Saints Without Halos: Lemuel H. Redd


  10. Lemuel H. Redd: Down the Chute to San Juan    
Winter Quarters to Salt Lake Valley, 1850   [90] Lemuel Redd was fourteen when he drove his father's ox-team from Winter Quarters to the Salt Lake Valley in 1850. The family first settled in Provo, then in Spanish Fork, where Lemuel's father John built a large flour mill and served as counselor in the branch presidency. In January 1856 Lemuel married Keziah Jane Butler. They would eventually have thirteen children.    
Las Vegas   In February 1856 John Redd was called to the recently established mission at Las Vegas. But since his wife had died in 1853 and John had the responsibility of two teenage sons, Lemuel and Keziah went in his place. They apparently arrived in Las Vegas with a company of new missionaries on June 15.    
  Las Vegas ("the meadows") was an outpost situated on a small spring in the middle of the Nevada desert. It consisted of an adobe fort 150 feet on each side, with walls two feet thick, 14 feet high on one side, and 9 feet high on the other three sides. Construction of a new fort had just begun when Lemuel and Keziah arrived. There was also a large corral and stockyard. Fruit trees had been planted, and when Lemuel and Keziah arrived, the missionaries harvested their barley, wheat, and oats, and planted corn and beans. A guard was posted day and night to watch for thieves or hostile Indians.    
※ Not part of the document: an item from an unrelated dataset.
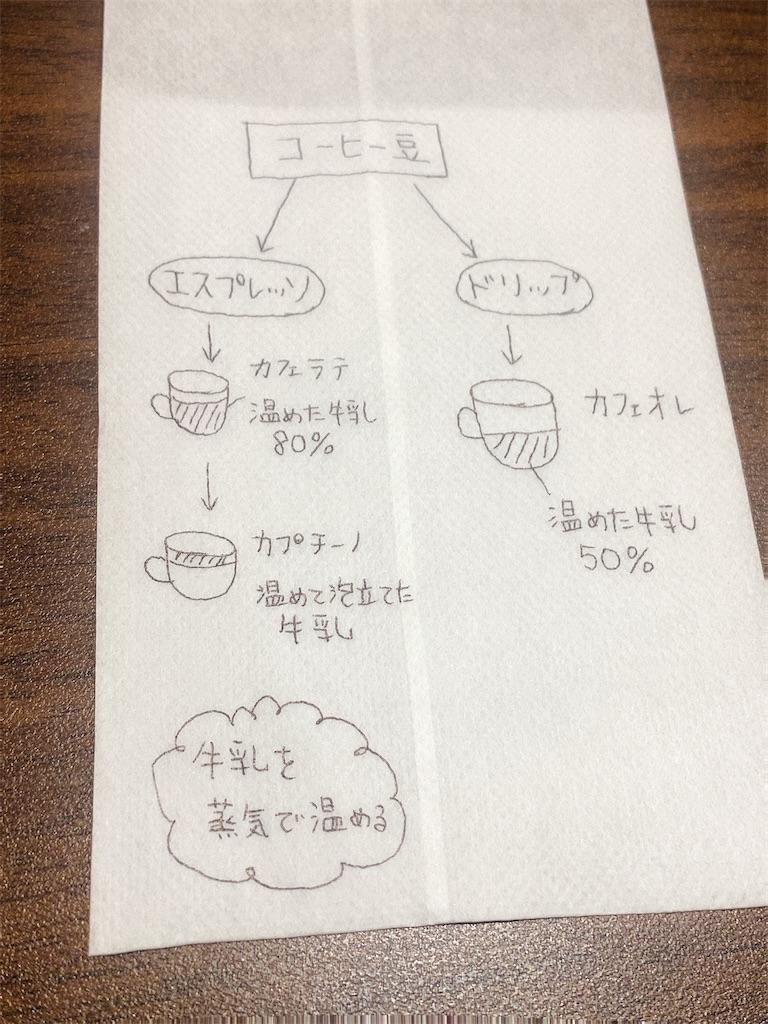 f:id:kimagureouji:20200514162251j:image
  [91] Fort Las Vegas served as a resting place for travelers on their way to and from California. But its primary purpose was religious. In 1855, the first year of operations, the Las Vegas missionaries baptized sixty-four Indians, including Chief Owntump of the Paiutes and a number of Quoeech Indians. In addition to teaching and baptizing, the missionaries gave Indian converts "Christian" names such as Alma, Benjamin, Joshua, George, and Albert, and tried to teach them new methods of farming—with a modicum of success.    
Lead mine   Shortly after the arrival of Lemuel and Keziah, the mission president announced plans to work a lead mine in the mountains about thirty-five miles to the southwest. The lead they mined would be bartered for foodstuffs to support the mission. Although several missionaries were opposed to beginning the work in mid-summer, on July 29 Lemuel and fourteen others were assigned to leave for the mine.    
Lemuel, Jr born   After just a month at the mine, John Redd requested Lemuel be released because he was needed at home. Lemuel and Keziah returned to Spanish Fork. In December their first child, Lemuel, Jr., was born.    
  In January 1858 Lemuel and Keziah consecrated to the Church their lot and house in Spanish Fork, twenty acres of farm land, one ox, three cows and two heifers, two sheep, one pig, a rifle, forty bushels of wheat, ten bushels of corn, eight bushels of potatoes, miscellaneous garden vegetables and 250 pounds of pork—total value, $829.50. In April a second child was born; in June, John Redd died and Lemuel assumed responsibility for his younger brother Benjamin.    
New Harmony

1866 marries Sarah Chamberlain
  In 1862 Brigham Young called the Redds to help settle New Harmony, southwest of Cedar City, Utah. There Lemuel served on the county commission and was a director of the Kanarra Cattle and Sheep Company. In 1866 he married seventeen-year-old Sariah Louise Chamberlain, who would eventually become the mother of fourteen children. In 1870 he bought John D. Lee's farm on the headwaters of Ash Greek and enlarged the brick house so that each of his two wives would have her own apartment. When New Harmony entered the United Order in 1874, Lemuel became its vice-president and [92] secretary. He also pulled teeth, was a practical veterinarian, and served as ward chorister.    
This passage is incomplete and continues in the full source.